* **Extracted material**:
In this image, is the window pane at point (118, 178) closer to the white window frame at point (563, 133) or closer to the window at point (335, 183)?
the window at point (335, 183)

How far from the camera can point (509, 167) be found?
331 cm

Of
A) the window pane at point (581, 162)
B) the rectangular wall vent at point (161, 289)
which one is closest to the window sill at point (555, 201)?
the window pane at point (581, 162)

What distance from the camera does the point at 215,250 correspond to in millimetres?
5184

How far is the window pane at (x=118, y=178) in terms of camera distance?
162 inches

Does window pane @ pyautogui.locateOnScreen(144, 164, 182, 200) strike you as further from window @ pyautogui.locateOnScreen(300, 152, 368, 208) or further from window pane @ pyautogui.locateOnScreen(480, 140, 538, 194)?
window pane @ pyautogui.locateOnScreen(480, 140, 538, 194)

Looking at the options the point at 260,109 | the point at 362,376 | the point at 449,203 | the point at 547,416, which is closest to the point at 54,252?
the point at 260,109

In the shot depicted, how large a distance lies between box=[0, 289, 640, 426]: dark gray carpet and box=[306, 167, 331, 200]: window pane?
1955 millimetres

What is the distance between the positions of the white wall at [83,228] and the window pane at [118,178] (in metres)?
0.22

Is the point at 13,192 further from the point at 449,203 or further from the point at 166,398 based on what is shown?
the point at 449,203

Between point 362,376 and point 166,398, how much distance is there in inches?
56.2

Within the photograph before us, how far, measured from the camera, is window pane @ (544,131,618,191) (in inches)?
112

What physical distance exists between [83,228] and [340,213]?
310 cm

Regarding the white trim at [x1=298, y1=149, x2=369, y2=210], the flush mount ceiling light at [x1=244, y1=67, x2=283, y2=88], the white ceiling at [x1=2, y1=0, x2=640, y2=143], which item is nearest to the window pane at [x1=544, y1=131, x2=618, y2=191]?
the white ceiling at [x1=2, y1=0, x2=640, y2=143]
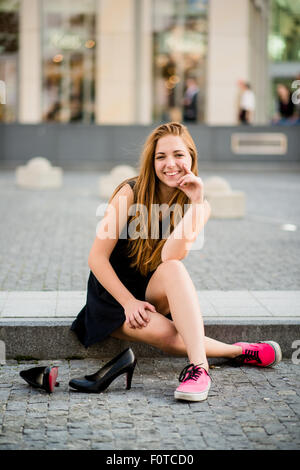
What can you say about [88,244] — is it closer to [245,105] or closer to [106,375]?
[106,375]

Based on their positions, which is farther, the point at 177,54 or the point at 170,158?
the point at 177,54

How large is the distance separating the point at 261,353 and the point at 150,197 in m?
1.06

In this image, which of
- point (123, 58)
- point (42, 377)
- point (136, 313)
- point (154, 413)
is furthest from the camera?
point (123, 58)

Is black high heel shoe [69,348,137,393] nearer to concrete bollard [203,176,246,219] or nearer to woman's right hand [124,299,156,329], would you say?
woman's right hand [124,299,156,329]

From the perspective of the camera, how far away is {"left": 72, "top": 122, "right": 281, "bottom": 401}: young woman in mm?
4047

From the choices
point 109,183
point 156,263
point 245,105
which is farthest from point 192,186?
point 245,105

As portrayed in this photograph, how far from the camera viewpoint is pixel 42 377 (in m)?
3.90

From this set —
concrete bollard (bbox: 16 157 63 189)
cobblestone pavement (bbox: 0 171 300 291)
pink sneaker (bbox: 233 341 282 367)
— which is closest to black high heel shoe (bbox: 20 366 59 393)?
pink sneaker (bbox: 233 341 282 367)

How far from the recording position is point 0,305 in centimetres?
486

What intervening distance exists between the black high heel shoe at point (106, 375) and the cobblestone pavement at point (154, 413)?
0.15ft

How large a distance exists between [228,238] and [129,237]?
14.0 ft

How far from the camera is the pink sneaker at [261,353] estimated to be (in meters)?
4.30

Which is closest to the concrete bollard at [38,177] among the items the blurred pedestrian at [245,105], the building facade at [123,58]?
the blurred pedestrian at [245,105]
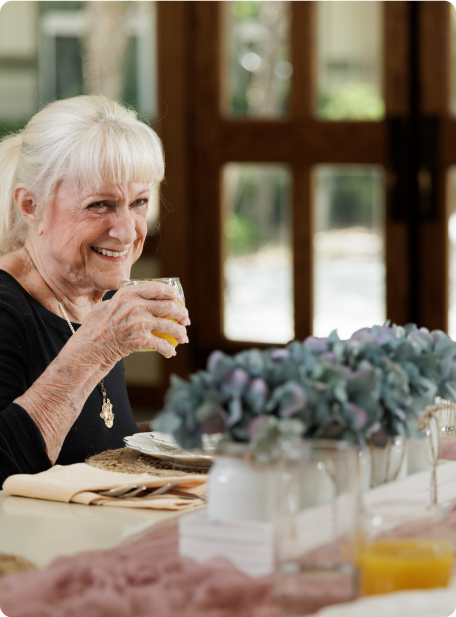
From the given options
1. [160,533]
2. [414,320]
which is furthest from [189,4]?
[160,533]

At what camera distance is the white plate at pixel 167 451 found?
1.23 meters

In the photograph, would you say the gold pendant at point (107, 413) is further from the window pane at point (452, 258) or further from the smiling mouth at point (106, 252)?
the window pane at point (452, 258)

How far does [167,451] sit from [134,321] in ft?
0.84

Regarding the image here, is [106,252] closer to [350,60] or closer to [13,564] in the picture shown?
[13,564]

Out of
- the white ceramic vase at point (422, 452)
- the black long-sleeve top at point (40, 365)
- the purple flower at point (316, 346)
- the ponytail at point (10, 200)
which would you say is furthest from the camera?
the ponytail at point (10, 200)

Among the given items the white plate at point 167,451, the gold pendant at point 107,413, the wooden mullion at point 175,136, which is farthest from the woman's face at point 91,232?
the wooden mullion at point 175,136

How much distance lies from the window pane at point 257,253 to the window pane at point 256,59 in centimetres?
30

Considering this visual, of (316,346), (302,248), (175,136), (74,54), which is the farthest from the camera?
(74,54)

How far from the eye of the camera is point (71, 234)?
5.64 feet

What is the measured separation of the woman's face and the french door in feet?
7.66

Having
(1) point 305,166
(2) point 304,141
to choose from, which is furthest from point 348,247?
(2) point 304,141

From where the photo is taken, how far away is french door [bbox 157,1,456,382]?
3.87 m

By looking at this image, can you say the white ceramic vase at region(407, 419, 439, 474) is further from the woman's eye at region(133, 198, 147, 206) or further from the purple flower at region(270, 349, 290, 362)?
the woman's eye at region(133, 198, 147, 206)

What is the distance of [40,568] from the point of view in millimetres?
834
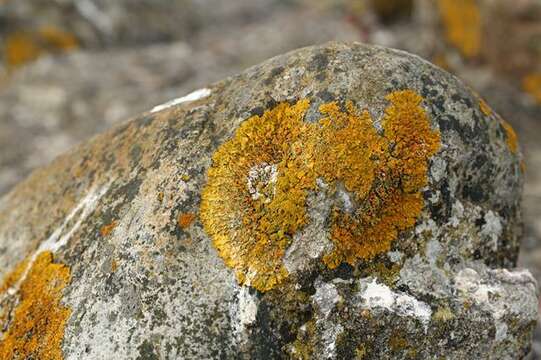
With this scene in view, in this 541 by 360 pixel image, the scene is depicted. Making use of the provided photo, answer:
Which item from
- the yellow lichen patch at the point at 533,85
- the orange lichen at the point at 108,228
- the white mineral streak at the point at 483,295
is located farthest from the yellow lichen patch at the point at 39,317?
the yellow lichen patch at the point at 533,85

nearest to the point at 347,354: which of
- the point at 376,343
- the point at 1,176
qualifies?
the point at 376,343

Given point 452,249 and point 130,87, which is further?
point 130,87

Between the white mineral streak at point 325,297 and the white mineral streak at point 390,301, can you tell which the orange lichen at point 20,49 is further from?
the white mineral streak at point 390,301

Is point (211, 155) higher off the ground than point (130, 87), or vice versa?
point (211, 155)

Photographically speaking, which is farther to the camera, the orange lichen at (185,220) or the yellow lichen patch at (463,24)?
the yellow lichen patch at (463,24)

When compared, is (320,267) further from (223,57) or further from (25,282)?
(223,57)

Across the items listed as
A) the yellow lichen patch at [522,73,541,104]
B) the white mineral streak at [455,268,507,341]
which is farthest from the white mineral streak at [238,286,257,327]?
the yellow lichen patch at [522,73,541,104]
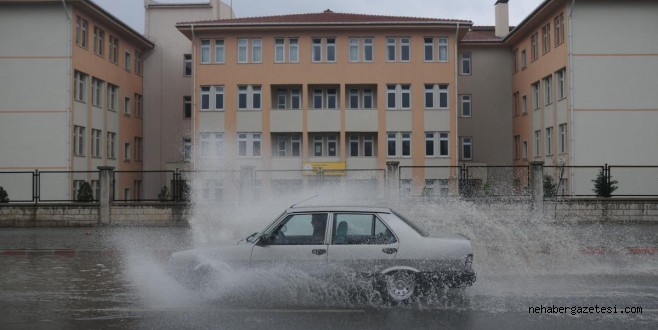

* **Problem to solve**: Rewrite every line of the items above as one numbered list. Skip the blank lines and leave out the pictures.

* **Reply to the exercise**:
1. In this image, is the window pane at point (118, 178) closer to the white window frame at point (563, 133) or closer to the window at point (335, 183)?
2. the window at point (335, 183)
3. How far from the camera can point (509, 167) be found?
4. 331 cm
5. Of
6. A) the window pane at point (581, 162)
7. B) the rectangular wall vent at point (161, 289)
8. which one is closest to the window sill at point (555, 201)?
9. the window pane at point (581, 162)
10. What distance from the camera does the point at 215,250 correspond to in millimetres?
11. 5184
12. How far is the window pane at (x=118, y=178) in terms of camera distance?
13. 162 inches
14. Does window pane @ pyautogui.locateOnScreen(144, 164, 182, 200) strike you as further from window @ pyautogui.locateOnScreen(300, 152, 368, 208) or further from window pane @ pyautogui.locateOnScreen(480, 140, 538, 194)?
15. window pane @ pyautogui.locateOnScreen(480, 140, 538, 194)
16. Looking at the options the point at 260,109 | the point at 362,376 | the point at 449,203 | the point at 547,416, which is closest to the point at 54,252?
17. the point at 260,109
18. In the shot depicted, how large a distance lies between box=[0, 289, 640, 426]: dark gray carpet and box=[306, 167, 331, 200]: window pane?
19. 1955 millimetres
20. What is the distance between the positions of the white wall at [83,228] and the window pane at [118,178] (in metres)?
21. 0.22
22. Is the point at 13,192 further from the point at 449,203 or further from the point at 166,398 based on what is shown?
23. the point at 449,203
24. Between point 362,376 and point 166,398, how much distance is there in inches?
25. 56.2
26. Within the photograph before us, how far, measured from the camera, is window pane @ (544,131,618,191) (in inches)?
27. 112
28. What physical distance exists between [83,228] and [340,213]?
29. 310 cm
30. Regarding the white trim at [x1=298, y1=149, x2=369, y2=210], the flush mount ceiling light at [x1=244, y1=67, x2=283, y2=88], the white ceiling at [x1=2, y1=0, x2=640, y2=143], which item is nearest to the window pane at [x1=544, y1=131, x2=618, y2=191]?
31. the white ceiling at [x1=2, y1=0, x2=640, y2=143]
32. What can you say about [88,244] — is it closer to [245,105] or closer to [106,375]?
33. [106,375]
34. Based on their positions, which is farther, the point at 177,54 or the point at 170,158?
35. the point at 177,54
36. How large is the distance separating the point at 261,353 and the point at 150,197 in m?
37. 1.06
38. In this image, which of
39. - point (123, 58)
40. - point (42, 377)
41. - point (136, 313)
42. - point (154, 413)
43. is furthest from the camera?
44. point (123, 58)
45. Is black high heel shoe [69,348,137,393] nearer to concrete bollard [203,176,246,219] or nearer to woman's right hand [124,299,156,329], would you say?
46. woman's right hand [124,299,156,329]
47. From the perspective of the camera, how far away is {"left": 72, "top": 122, "right": 281, "bottom": 401}: young woman in mm?
48. 4047
49. From the choices
50. point 109,183
51. point 156,263
52. point 245,105
53. which is farthest from point 192,186?
54. point 245,105
55. As portrayed in this photograph, how far from the camera viewpoint is pixel 42 377 (in m)?
56. 3.90
57. From this set —
58. concrete bollard (bbox: 16 157 63 189)
59. cobblestone pavement (bbox: 0 171 300 291)
60. pink sneaker (bbox: 233 341 282 367)
61. — which is closest to black high heel shoe (bbox: 20 366 59 393)?
62. pink sneaker (bbox: 233 341 282 367)
63. How far from the recording position is point 0,305 in centimetres?
64. 486
65. What intervening distance exists between the black high heel shoe at point (106, 375) and the cobblestone pavement at point (154, 413)?
66. 0.15ft
67. How large a distance exists between [228,238] and [129,237]?
68. 14.0 ft
69. How far from the camera is the pink sneaker at [261,353] estimated to be (in meters)?
70. 4.30
71. Which is closest to the concrete bollard at [38,177] among the items the blurred pedestrian at [245,105], the building facade at [123,58]?
72. the blurred pedestrian at [245,105]
73. From the given options
74. 1. [160,533]
75. 2. [414,320]
76. which is furthest from [189,4]?
77. [160,533]
78. At what camera distance is the white plate at pixel 167 451 found?
79. 1.23 meters
80. In the photograph, would you say the gold pendant at point (107, 413) is further from the window pane at point (452, 258) or further from the smiling mouth at point (106, 252)?
81. the window pane at point (452, 258)
82. How far does [167,451] sit from [134,321] in ft?
83. 0.84
84. Regarding the image here, is [106,252] closer to [350,60] or closer to [13,564] in the picture shown?
85. [13,564]
86. Out of
87. - the white ceramic vase at point (422, 452)
88. - the black long-sleeve top at point (40, 365)
89. - the purple flower at point (316, 346)
90. - the ponytail at point (10, 200)
91. which would you say is furthest from the camera?
92. the ponytail at point (10, 200)
93. Among the given items the white plate at point 167,451, the gold pendant at point 107,413, the wooden mullion at point 175,136, which is farthest from the woman's face at point 91,232?
94. the wooden mullion at point 175,136
95. How much distance lies from the window pane at point 257,253 to the window pane at point 256,59 in centimetres?
96. 30
97. Considering this visual, of (316,346), (302,248), (175,136), (74,54), which is the farthest from the camera?
98. (74,54)
99. How far from the eye of the camera is point (71, 234)?
100. 5.64 feet
101. What is the measured separation of the woman's face and the french door in feet?
102. 7.66
103. Having
104. (1) point 305,166
105. (2) point 304,141
106. to choose from, which is furthest from point 348,247?
107. (2) point 304,141
108. From where the photo is taken, how far away is french door [bbox 157,1,456,382]?
109. 3.87 m
110. By looking at this image, can you say the white ceramic vase at region(407, 419, 439, 474) is further from the woman's eye at region(133, 198, 147, 206) or further from the purple flower at region(270, 349, 290, 362)?
111. the woman's eye at region(133, 198, 147, 206)
112. What is the distance of [40,568] from the point of view in millimetres?
113. 834
114. With this scene in view, in this 541 by 360 pixel image, the scene is depicted. Making use of the provided photo, answer:
115. Which item from
116. - the yellow lichen patch at the point at 533,85
117. - the orange lichen at the point at 108,228
118. - the white mineral streak at the point at 483,295
119. is located farthest from the yellow lichen patch at the point at 39,317?
120. the yellow lichen patch at the point at 533,85
121. nearest to the point at 347,354: which of
122. - the point at 376,343
123. - the point at 1,176
124. qualifies?
125. the point at 376,343
126. Given point 452,249 and point 130,87, which is further?
127. point 130,87
128. Between the white mineral streak at point 325,297 and the white mineral streak at point 390,301, can you tell which the orange lichen at point 20,49 is further from?
129. the white mineral streak at point 390,301
130. Is point (211, 155) higher off the ground than point (130, 87), or vice versa?
131. point (211, 155)
132. Photographically speaking, which is farther to the camera, the orange lichen at (185,220) or the yellow lichen patch at (463,24)?
133. the yellow lichen patch at (463,24)
134. When compared, is (320,267) further from (223,57) or further from (25,282)?
135. (223,57)
136. Across the items listed as
137. A) the yellow lichen patch at [522,73,541,104]
138. B) the white mineral streak at [455,268,507,341]
139. which is farthest from the white mineral streak at [238,286,257,327]?
140. the yellow lichen patch at [522,73,541,104]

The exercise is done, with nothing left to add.